### Given information

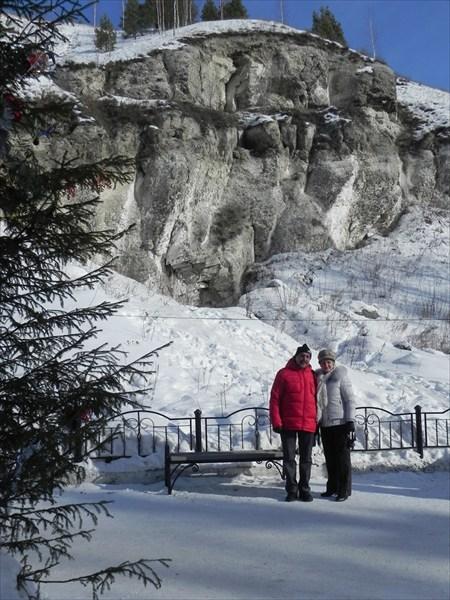 Ледяная гора (у входа в пещеру)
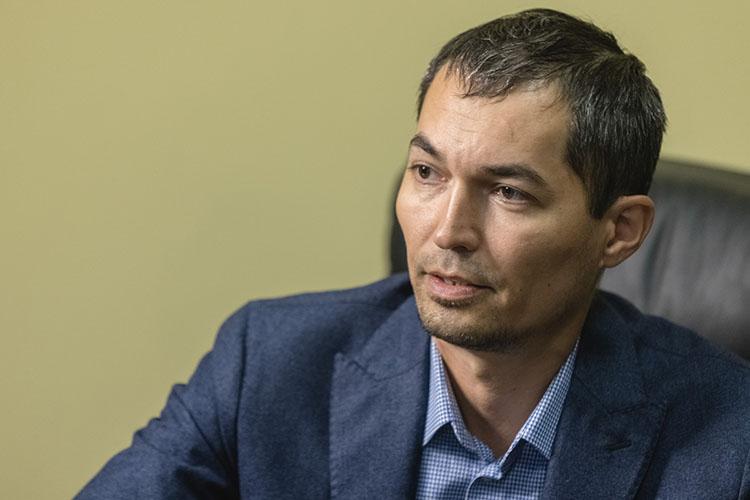 Нияз Муратов:«Бизнес расширился кратно, сама клиника «Надежные руки» выросла вчетыре раза, даже поплощадям. Кроме того, наше офтальмологическое отделение сформировалось вотдельную клинику «Смотри»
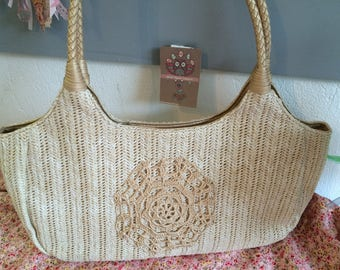 Customized beige crochet handbag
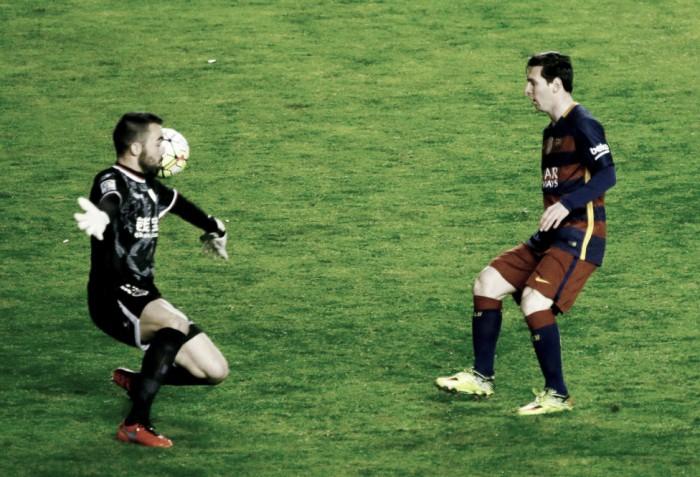 Con Messi en llamas, el 'Barça' se afirma en la Liga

### What is being asked
Write every line above again exactly, but leave the pictures out.

### Result
 Ледяная гора (у входа в пещеру)
 Нияз Муратов:«Бизнес расширился кратно, сама клиника «Надежные руки» выросла вчетыре раза, даже поплощадям. Кроме того, наше офтальмологическое отделение сформировалось вотдельную клинику «Смотри»
 Customized beige crochet handbag
 Con Messi en llamas, el 'Barça' se afirma en la Liga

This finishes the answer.